The breathing was painful and then Remo felt another shock and he was on his feet. Water puddled around his ankles. Dr. Quake's body was folded in two, his chin resting on his groin, his spinal column snapped. Behind him the aluminium spire had also snapped, and water gushed harmless undirected from two large pipes.

The moon played golden on the sloshy wet ground. The birds no longer called in hysterical shrieks. The California night air tasted fresh and good and rich.

"When the machine remembered its vibrations, it died," said Chiun.

"That explains it," said Remo. "How are you with electric toasters?"

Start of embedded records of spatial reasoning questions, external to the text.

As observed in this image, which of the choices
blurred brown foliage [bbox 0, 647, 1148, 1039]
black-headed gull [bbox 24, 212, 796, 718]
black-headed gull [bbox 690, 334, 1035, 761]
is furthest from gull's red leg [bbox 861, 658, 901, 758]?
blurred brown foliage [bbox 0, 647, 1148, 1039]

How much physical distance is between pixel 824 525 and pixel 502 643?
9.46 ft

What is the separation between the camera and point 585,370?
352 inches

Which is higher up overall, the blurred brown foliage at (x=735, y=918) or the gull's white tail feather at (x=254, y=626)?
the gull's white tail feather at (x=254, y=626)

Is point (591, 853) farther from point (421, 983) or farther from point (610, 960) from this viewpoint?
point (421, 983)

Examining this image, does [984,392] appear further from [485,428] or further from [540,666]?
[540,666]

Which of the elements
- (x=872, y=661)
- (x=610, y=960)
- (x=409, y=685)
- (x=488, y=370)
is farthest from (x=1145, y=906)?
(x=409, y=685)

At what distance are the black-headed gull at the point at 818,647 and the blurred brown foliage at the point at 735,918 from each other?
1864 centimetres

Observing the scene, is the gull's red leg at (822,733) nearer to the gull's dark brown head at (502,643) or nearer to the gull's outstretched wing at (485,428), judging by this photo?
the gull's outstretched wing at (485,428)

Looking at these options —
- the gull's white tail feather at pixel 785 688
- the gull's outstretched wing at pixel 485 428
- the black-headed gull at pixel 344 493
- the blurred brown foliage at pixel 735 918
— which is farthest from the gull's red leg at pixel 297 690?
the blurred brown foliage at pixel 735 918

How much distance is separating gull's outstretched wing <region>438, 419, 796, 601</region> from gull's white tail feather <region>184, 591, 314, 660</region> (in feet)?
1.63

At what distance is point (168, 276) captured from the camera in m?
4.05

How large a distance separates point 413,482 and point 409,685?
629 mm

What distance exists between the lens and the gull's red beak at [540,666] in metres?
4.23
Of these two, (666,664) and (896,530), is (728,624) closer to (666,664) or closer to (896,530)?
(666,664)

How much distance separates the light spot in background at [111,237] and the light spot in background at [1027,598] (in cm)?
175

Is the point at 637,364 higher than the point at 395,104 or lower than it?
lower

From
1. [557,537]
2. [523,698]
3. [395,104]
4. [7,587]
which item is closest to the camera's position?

"Better than you young white man," said Chiun, using what Remo knew was Chiun's ultimate insult.

"You wouldn't happen to know the geological result of all this, would you?" asked Remo.

"The earth is wounded and it will one day shriek in pain. I would not wish to be here when it yells."

"I guess that says it all."

CHAPTER TWENTY-SEVEN

The mini-report over the telephone was a pleasure in its delivery. Smith was truly shocked that Dr. Quake had been behind the scheme. And suddenly Remo realized why.

"He was on our payroll. Admit it. One of ours. That's why you didn't think he was involved. Admit it."

"I don't know everyone who's on our payroll," Smith said dryly. Remo cradled the receiver in the crook of his neck. He had shut the door of the pay phone booth, apparently trapping a full third of California's insect population.

"Wow," Remo said. "That's something. You put a guy on the payroll who nearly destroys half of California."

"Don't forget the million and a half," Smith said.

"What a loser you turned out to be," Remo said.

But the click of the phone across the continent interrupted his gloating. The pleasure disappeared like the coin in the phone box.

Remo cracked open the box with a snap of his forefinger, shattering the lock. He opened the change vessel with a crush of his right hand and scooped up nickels, dimes and quarters. Then he threw them at the California moon. He missed.